Publisher Stored Secrets
Our Publisher must be configured to connect to your Intune tenant, ConfigMgr infrastructure, and/or WSUS infrastructure to publish applications and updates to your environment, depending on your use case. You might further configure Publisher to send emails via SMTP, authenticate to a proxy, or send notifications via Webhooks. These features are secured by secrets such as Azure App Registration or user credentials, which the Publisher stores on the system in an encrypted state. This encryption must be reversible by the Publisher, and as such, it can be reversed by users with access to that system.
While we intend that only local administrators would have access to run Publisher and thus decrypt these secrets, it has come to our attention that non-admins can read the registry keys and files needed to do so. Note that those non-admin users would have to be able to interactively log into the operating system running Publisher or remotely connect to it via PowerShell, WMI, and/or admin shares.
Allow Only Admins to Access Secrets
Within 12 hours of learning this, we released a new version of Publisher that ensures only local administrators can decrypt these secrets. As of this writing, the vast majority of our customers have already installed this version and have this heightened protection. If you are unable to install the latest version of Publisher, you can apply these restrictions yourself by removing permissions for the local User group on the ‘HKLM\SOFTWARE\Patch My PC\Publishing Service’ registry key and the ‘%ProgramFiles%\Patch My PC\Patch My PC Publishing Service’ folder. Note that you will likely need to disable inheritance to do so.
If you are currently using Advanced Insights on the same server as Publisher then we recommend updating to the latest version as well. If you are unable to upgrade, then navigate to the Settings page in Advanced Insights and add your license key there.
Further Securing Access to Publisher
Integration with systems management tools is a vital part of how we deliver value. Our tools are responsible for delivering applications to your environment, which makes it a target for threat actors looking to deploy malicious software. We recommend applying the same security principles to Publisher that you do for your Tier 0 or Tier 1 infrastructure, such as the systems management tools we integrate with. Consider any account with access to Publisher or the system that runs it as having rights to deploy applications to your environment. In particular, we recommend installing the Publisher on a device that is highly secure, only accessible to a small group of privileged users with local administrator rights, and is monitored for spurious external logins. You can learn more about security access in-depth strategies here: Securing privileged access Enterprise access model | Microsoft Learn.

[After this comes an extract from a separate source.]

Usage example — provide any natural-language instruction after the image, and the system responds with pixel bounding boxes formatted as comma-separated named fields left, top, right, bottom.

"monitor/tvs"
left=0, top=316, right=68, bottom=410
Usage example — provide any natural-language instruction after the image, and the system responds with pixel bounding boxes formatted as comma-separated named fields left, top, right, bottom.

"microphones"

Should We Cycle Our Secrets?
It’s never a bad idea to occasionally cycle these sorts of secrets and credentials. In this case, we believe it would only be particularly valuable if you allow non-Admin users to log in interactively or remotely to the device where Publisher is installed. We don’t expect that scenario to be common as it violates standard security practices and is not a default configuration. You may also consider cycling these if you have many users with local administrator access to the Publisher device.
What’s Next?
While we believe that the changes above, in tandem with adequately securing Publisher, are enough to protect our customer’s environments, we think we can do even better. Our engineering team is investigating ways to better protect these secrets by further restricting who has access to them and how they are stored. In addition, we have been actively working to redesign how we interact with Intune, and other services which would reduce and or remove the need for credentials to live on the device entirely.